Analyse zur Werbung im Ski-ZirkusLasst die Ski-Stars doch ihre Getränkedosen zeigen
Marco Odermatt und andere Schweizer Ski-Athleten strecken Produkte für Sponsoren in die Kamera und erhalten dafür Geld. Die Praxis wird von deutschen Sendern abgelehnt. SRF hingegen zeigt die Fahrer, «wie sie vor die Kamera treten».
In ihnen drin steckt pures Wasser oder künstliche Koffeinbrühe. Doch die Dosen und Flaschen, die Schweizer Ski-Athleten während Zielrauminterviews – Presenter genannt – unbeholfen ins Kamerabild strecken, enthalten auch allerhand Aufregerpotenzial. «Penetrant» oder «peinlich» nennen es die einen. «Halbseiden» ist die Praxis für die anderen.
Gerade trifft es Superstar Marco Odermatt.
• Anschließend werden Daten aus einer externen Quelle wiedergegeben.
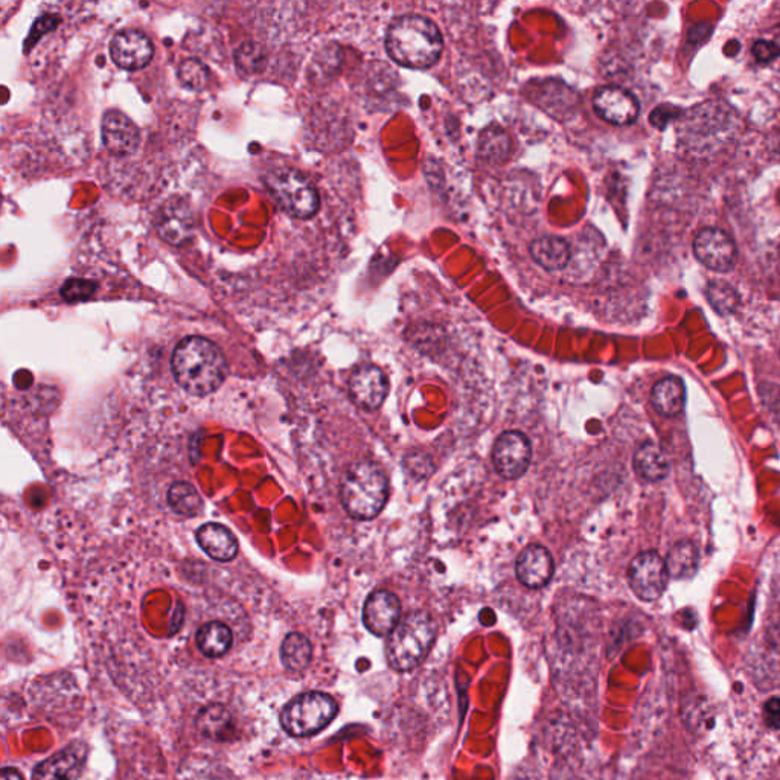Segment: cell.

Der beste Schweizer Fahrer seit langem wirbt für eine Dose mit Koffeindosis aus Österreich und ficht nach gewonnenen Rennen regelmässig mit seiner Büchse um die Werbehoheit vor der Fernsehkamera – gegen die Mikrofone, auf denen fett «SRF» prangt.
Die Diskussion über die schleichende Sponsorenpräsenz bei Sportlerinnen und Sportlern nimmt auch hier übertriebene Züge an. Angesichts der Tatsache, dass Skirennen – wie die meisten anderen Sportübertragungen bis hin zum Snooker – seit vielen Jahren reine Dauerwerbesendungen sind, wirkt die Aufgeregtheit wie der Ärger eines Rummelplatzbesuchers über bunte Lichter und Geschrei.
Deutsche Furcht vor Integritätsverlust
Die öffentlich-rechtlichen Sender Deutschlands ARD und ZDF lösten vor vier Jahren einen «Flaschenkrieg» aus, als sie sich weigerten, schleichwerberische Bilder von Flaschen haltenden Wintersportlern zu übertragen. Kein Zufall: Seit Jahren machen sie in Eigenproduktionen Markenschriften selbst dann unkenntlich, wenn sie auf der Tasche eines vorbeiradelnden Velokuriers zufällig ins Bild geraten.
«Die Einschätzung der ARD-Juristen war und ist, dass derartige Produktplatzierungen im Rahmen unserer Übertragungen unzulässig sind», schreibt die ARD-Medienstelle dazu. «Aus diesem Grund halten wir uns nach wie vor an diese Entscheidung.»
Während die deutschen Sender einen Integritätsverlust durch Schleichwerbung fürchten, akzeptiert man in den Skinationen Schweiz und Österreich den Obolus, den die Heldinnen und Helden der weissen Hänge von ihren Sponsoren erhalten. Denn bekanntlich sind nicht alle von ihnen auf Rosen gebettet wie Odermatt.
Die Zurschaustellung von Sponsorenbeziehungen erhält in der Ära von Tiktok – dem Produktplatzierungskanal schlechthin – zudem gerade eine ganz andere Konnotation: Für die jüngeren Generationen sind durch Schleichwerbung erfolgreiche Geldscheffler längst Objekte der Bewunderung geworden. Who cares?, schallt es aus den sozialen Kanälen.
Vor einem Jahr erhielt SRF für seine legere Haltung in dieser Sache sogar das Plazet der Ombudsstelle der SRG. Die Trinkflasche möge störend wirken, schrieb diese. SRF agiere aber nicht nach eigenem Gutdünken, sondern «bilde das Interview ab, wie es sich ihm präsentiert».
SRF kommentiert fast gleichlautend: Es bilde «die Skifahrerinnen und -fahrer aktuell so ab, wie sie vor die Kamera treten». Dass diese dabei ihren Sponsor nicht zu kurz kommen lassen, ist einerseits nachvollziehbar. Andererseits würde man es als Zuschauer vorziehen, wenn die Aktion nicht ganz so penetrant und peinlich vollzogen würde.